BEGIN Supplied text

QD-OLED, Explained: Meet Samsung’s Next-Generation TV Technology
Who will create the best new TV?
According to a report out of South Korea this week, Samsung Display is showing prototypes of its next generation of TV display technology, QD-OLED. In addition, some major TV manufacturers, including Sony and Panasonic, are reviewing prototypes of the technology.
According to a report by Business Korea, Samsung Display “has started to promote QD-OLED panels to global TV producers,” with Samsung’s TV division taking part, as well as Sony and Panasonic.
The report cited research firm Omdia as stating that mass production of the panels could begin as early as the third quarter of next year, although it’s unclear whether Samsung, the top TV brand in the world, will choose QD-OLED, or mini-LED, as the basis for its TVs that will come out in 2021. The 2021 timeline, per the report, is contingent on at least one company accepting Samsung Display’s offer.

END Supplied text
BEGIN Items

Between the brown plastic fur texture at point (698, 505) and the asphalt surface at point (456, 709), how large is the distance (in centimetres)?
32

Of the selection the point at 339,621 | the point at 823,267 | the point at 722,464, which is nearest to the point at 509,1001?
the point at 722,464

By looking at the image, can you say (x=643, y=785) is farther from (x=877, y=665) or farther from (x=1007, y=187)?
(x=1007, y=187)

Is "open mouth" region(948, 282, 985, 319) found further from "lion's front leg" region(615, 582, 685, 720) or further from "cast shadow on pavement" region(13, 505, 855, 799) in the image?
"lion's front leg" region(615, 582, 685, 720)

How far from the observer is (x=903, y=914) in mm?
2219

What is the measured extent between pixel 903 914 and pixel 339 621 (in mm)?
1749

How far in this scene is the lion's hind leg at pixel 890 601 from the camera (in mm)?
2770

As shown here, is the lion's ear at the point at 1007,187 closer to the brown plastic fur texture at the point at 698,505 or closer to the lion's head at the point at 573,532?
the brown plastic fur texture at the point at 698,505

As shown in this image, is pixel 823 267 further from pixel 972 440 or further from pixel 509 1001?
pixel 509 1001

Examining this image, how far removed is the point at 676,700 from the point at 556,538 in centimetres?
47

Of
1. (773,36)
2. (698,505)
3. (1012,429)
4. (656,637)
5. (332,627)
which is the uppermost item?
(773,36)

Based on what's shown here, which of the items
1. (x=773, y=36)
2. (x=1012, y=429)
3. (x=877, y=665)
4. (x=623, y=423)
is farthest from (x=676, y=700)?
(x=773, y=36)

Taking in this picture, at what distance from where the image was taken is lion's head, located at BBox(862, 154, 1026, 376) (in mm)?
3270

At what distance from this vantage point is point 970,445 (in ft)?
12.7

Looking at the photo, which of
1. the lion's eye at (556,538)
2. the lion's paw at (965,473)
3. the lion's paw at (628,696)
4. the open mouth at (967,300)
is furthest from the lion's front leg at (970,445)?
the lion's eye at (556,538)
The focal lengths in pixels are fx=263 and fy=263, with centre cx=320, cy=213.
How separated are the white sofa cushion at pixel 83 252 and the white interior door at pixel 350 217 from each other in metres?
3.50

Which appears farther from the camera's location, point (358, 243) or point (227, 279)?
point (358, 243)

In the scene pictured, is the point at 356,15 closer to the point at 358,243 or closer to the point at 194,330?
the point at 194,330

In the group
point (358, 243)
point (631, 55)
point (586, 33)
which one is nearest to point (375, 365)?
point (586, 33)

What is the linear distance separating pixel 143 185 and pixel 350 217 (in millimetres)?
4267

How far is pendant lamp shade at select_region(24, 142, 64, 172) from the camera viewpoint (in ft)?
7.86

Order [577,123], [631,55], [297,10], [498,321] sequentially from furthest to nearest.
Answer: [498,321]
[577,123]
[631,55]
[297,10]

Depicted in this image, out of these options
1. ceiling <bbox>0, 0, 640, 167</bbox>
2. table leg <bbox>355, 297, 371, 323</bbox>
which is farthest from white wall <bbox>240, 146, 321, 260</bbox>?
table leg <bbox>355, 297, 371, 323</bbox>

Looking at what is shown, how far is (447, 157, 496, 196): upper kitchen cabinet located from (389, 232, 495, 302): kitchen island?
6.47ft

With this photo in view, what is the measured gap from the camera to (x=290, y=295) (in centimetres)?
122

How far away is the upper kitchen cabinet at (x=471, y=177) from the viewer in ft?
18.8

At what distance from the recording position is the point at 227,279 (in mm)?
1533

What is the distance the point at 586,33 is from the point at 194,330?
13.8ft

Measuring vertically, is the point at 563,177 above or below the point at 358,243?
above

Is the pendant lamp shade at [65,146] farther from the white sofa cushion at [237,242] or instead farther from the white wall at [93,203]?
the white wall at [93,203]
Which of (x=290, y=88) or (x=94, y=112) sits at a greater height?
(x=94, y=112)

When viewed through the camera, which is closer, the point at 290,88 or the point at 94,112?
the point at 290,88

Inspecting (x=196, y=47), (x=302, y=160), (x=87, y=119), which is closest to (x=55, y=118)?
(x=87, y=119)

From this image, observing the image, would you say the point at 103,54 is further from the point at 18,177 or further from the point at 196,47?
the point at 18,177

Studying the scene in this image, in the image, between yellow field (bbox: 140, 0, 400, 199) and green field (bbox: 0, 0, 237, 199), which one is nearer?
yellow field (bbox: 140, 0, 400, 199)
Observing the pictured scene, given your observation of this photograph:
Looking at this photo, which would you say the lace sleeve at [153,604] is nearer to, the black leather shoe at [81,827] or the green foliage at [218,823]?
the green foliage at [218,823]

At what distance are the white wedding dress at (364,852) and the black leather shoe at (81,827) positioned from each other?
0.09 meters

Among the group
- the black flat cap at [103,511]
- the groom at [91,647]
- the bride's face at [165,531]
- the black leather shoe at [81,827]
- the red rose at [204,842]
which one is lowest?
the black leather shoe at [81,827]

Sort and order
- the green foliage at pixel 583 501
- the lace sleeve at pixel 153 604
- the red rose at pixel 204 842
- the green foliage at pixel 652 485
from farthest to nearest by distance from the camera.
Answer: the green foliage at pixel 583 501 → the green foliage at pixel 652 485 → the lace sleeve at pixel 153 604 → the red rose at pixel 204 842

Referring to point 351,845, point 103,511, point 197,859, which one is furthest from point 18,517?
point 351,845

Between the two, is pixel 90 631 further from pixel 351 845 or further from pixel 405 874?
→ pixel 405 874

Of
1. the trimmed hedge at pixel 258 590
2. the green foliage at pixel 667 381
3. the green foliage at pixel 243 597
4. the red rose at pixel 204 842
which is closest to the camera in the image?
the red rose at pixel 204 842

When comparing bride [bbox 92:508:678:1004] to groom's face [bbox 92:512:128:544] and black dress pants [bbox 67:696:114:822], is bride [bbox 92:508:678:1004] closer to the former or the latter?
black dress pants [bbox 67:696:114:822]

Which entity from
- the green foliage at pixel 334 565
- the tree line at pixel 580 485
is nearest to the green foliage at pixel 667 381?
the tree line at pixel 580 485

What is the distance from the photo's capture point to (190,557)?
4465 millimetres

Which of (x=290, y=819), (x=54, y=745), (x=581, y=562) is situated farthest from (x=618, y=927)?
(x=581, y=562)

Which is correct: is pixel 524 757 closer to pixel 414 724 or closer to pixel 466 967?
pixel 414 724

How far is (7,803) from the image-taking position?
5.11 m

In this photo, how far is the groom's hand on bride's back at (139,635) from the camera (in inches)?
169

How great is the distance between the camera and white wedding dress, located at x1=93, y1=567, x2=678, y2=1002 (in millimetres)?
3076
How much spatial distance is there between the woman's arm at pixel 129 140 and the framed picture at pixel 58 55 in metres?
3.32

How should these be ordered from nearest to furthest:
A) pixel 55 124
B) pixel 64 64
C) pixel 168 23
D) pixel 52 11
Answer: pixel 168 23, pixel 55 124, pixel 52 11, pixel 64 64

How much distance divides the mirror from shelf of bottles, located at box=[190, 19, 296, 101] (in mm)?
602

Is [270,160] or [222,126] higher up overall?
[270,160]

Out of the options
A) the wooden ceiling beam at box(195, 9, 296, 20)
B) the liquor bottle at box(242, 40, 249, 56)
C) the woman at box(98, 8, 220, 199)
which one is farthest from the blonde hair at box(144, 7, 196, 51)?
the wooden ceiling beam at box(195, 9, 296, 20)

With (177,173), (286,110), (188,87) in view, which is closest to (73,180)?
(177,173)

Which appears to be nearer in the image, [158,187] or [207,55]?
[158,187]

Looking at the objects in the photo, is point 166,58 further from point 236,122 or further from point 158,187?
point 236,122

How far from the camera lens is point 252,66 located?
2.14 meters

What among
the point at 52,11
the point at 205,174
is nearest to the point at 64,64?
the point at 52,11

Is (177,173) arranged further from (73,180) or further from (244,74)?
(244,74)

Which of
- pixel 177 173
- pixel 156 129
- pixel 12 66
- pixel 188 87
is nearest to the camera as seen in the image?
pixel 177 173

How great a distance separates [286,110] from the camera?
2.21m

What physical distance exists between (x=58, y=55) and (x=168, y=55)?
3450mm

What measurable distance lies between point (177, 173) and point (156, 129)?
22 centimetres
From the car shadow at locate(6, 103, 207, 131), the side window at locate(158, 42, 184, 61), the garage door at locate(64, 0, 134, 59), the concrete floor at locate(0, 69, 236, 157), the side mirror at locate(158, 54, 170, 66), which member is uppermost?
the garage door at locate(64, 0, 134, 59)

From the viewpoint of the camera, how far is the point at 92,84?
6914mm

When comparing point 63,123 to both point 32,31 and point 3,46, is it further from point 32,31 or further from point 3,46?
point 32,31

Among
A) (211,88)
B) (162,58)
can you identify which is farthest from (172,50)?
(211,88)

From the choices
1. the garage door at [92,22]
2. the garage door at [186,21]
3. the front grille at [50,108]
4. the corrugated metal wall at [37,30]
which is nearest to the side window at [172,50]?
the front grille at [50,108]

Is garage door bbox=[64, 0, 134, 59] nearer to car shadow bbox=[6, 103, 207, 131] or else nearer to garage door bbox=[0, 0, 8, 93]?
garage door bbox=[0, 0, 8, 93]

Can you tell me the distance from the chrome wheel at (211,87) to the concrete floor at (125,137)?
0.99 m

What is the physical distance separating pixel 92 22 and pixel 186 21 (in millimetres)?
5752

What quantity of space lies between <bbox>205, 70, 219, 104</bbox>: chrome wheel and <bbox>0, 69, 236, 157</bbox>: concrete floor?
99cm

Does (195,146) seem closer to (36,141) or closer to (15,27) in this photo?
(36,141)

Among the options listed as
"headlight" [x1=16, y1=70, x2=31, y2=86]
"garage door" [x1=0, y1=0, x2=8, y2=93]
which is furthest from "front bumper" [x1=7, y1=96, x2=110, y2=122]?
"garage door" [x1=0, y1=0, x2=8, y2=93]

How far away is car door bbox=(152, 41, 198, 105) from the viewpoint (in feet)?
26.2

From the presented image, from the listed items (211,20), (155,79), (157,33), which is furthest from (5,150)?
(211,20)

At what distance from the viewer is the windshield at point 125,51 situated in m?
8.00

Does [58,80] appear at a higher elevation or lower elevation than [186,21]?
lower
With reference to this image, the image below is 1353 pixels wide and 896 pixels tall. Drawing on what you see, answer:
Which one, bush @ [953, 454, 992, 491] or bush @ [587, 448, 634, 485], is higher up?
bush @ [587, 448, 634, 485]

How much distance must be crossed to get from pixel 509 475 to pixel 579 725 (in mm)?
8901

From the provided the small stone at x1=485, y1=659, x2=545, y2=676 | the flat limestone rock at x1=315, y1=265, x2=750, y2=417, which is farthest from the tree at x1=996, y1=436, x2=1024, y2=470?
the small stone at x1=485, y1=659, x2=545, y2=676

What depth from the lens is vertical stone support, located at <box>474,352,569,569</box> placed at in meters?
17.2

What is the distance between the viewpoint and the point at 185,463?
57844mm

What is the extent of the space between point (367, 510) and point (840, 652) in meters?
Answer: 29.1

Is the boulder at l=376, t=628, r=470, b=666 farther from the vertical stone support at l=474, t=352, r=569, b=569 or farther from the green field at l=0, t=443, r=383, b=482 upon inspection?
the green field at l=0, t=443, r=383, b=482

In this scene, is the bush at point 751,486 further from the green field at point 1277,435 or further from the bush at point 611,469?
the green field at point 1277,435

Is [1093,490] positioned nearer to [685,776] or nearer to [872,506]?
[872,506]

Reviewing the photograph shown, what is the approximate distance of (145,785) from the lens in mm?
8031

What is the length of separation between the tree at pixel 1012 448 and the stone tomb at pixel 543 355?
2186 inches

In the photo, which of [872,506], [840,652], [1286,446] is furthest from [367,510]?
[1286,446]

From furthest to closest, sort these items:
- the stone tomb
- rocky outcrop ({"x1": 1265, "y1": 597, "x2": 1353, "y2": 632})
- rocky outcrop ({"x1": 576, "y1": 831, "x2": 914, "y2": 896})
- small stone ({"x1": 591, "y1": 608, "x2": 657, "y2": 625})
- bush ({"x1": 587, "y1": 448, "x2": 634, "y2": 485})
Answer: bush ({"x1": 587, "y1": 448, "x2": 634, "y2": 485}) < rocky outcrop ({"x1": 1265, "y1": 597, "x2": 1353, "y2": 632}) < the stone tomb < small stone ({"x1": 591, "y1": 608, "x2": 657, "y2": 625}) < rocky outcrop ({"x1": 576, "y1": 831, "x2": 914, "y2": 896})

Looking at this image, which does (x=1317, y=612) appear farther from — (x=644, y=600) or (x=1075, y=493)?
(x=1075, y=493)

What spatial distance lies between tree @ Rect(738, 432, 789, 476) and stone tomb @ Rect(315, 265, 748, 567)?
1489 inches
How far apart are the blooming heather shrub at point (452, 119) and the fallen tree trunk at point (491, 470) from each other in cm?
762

END Items

Complete the following:
A) Swap "Panasonic" for "Philips" in the QD-OLED article. Copy it out starting at the words "According to a report out" and stopping after "Samsung Display’s offer.".
B) Carry the QD-OLED article forward from its final sentence.

Results of the exercise:
A)
According to a report out of South Korea this week, Samsung Display is showing prototypes of its next generation of TV display technology, QD-OLED. In addition, some major TV manufacturers, including Sony and Philips, are reviewing prototypes of the technology.
According to a report by Business Korea, Samsung Display “has started to promote QD-OLED panels to global TV producers,” with Samsung’s TV division taking part, as well as Sony and Philips.
The report cited research firm Omdia as stating that mass production of the panels could begin as early as the third quarter of next year, although it’s unclear whether Samsung, the top TV brand in the world, will choose QD-OLED, or mini-LED, as the basis for its TVs that will come out in 2021. The 2021 timeline, per the report, is contingent on at least one company accepting Samsung Display’s offer.

B)
“Samsung Electronics has already decided on a TV lineup that it will release next year,” an industry analyst quoted by Business Korea said. “If Samsung Electronics decides to adopt QD-OLED panels, it will be able to release QD-OLED TVs in 2022 at the earliest, I think.”
Samsung currently uses QLED panels for most of its high-end TVs, while most of its rivals, with the exception of TCL, favor OLED panels, including Sony and LG. Vizio also offers what it calls “Quantum” TVs, but does not use the term “QLED” in its marketing, as it did not join with Samsung and its partners in the creation, in 2017, of the QLED Alliance.
Samsung announced in 2019 that it was working on the QD production line.
Earlier this month, Display Daily reported, in a piece authored by the CEO of the OLED Association, that QD-OLED production was getting underway on the part of Samsung Display, without the “endorsement” of Samsung Visual, the TV-selling side of the company, and that Samsung Visual “tried to slow down development of QD-OLEDs by arguing at the Chairman’s level to use the funds allocated for QD-OLEDs for MicroLEDs.”
That report also stated that Samsung Display might have to look to competitors to sell the panels, which appears to have already begun happening, and that Samsung has invested $12 billion in the QD-OLED development.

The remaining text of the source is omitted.